### EXERCISE MATERIAL
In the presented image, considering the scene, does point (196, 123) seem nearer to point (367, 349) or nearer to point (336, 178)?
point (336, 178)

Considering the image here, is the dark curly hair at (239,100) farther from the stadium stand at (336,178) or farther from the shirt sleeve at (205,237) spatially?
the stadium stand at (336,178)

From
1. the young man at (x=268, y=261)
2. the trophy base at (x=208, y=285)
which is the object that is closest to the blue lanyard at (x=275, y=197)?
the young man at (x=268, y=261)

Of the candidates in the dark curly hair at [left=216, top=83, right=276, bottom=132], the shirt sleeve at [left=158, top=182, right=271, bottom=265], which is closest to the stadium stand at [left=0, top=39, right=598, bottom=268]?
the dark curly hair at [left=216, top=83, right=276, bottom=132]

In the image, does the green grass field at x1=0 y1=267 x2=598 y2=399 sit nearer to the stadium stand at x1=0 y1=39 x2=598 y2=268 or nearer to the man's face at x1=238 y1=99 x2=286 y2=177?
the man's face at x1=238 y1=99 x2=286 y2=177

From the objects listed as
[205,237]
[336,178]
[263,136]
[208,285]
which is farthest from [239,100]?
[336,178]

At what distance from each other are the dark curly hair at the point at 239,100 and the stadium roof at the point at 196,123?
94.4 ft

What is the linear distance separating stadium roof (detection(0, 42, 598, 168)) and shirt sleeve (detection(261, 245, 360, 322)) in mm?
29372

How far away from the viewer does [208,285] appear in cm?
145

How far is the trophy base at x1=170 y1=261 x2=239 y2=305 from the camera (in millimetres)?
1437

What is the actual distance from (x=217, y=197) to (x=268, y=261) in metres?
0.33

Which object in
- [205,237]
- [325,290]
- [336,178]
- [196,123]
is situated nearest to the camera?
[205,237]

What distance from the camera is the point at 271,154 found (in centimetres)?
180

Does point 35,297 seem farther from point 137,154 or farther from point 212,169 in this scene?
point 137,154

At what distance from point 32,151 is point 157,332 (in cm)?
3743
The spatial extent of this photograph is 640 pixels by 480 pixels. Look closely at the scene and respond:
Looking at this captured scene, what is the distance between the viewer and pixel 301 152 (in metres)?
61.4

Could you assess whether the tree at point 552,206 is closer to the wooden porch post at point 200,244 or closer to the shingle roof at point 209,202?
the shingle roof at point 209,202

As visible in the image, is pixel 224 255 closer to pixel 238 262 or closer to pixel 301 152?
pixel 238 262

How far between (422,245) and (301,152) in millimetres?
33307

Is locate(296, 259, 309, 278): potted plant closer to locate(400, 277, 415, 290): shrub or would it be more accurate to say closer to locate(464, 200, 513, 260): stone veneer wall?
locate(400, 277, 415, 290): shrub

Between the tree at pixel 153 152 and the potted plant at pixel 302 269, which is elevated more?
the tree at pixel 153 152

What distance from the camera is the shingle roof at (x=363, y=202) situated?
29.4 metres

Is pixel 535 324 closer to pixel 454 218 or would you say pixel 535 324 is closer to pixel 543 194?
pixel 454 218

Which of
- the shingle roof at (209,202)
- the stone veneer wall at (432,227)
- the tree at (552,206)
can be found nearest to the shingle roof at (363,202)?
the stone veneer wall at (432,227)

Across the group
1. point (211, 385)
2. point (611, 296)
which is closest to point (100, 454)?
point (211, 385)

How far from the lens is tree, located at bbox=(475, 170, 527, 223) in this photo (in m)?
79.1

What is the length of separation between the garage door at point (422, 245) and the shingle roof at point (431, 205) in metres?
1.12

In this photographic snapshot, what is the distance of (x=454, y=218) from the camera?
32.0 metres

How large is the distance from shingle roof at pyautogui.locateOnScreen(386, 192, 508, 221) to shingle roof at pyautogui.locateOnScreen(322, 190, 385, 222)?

### INSTRUCTION
Repeat the lines from the one containing "Could you assess" through the one containing "29.4 metres", word for word.

### OUTPUT OF THE TASK
Could you assess whether the tree at point 552,206 is closer to the wooden porch post at point 200,244 or closer to the shingle roof at point 209,202?
the shingle roof at point 209,202

As visible in the image, is pixel 224 255 closer to pixel 238 262 or closer to pixel 301 152?
pixel 238 262

How far between (422,245) and (301,152) in millimetres?
33307

Is locate(296, 259, 309, 278): potted plant closer to locate(400, 277, 415, 290): shrub or would it be more accurate to say closer to locate(464, 200, 513, 260): stone veneer wall?
locate(400, 277, 415, 290): shrub

Between the tree at pixel 153 152 and the potted plant at pixel 302 269, which is elevated more?
the tree at pixel 153 152

What distance from the camera is the shingle roof at (x=363, y=202) situated?
29.4 metres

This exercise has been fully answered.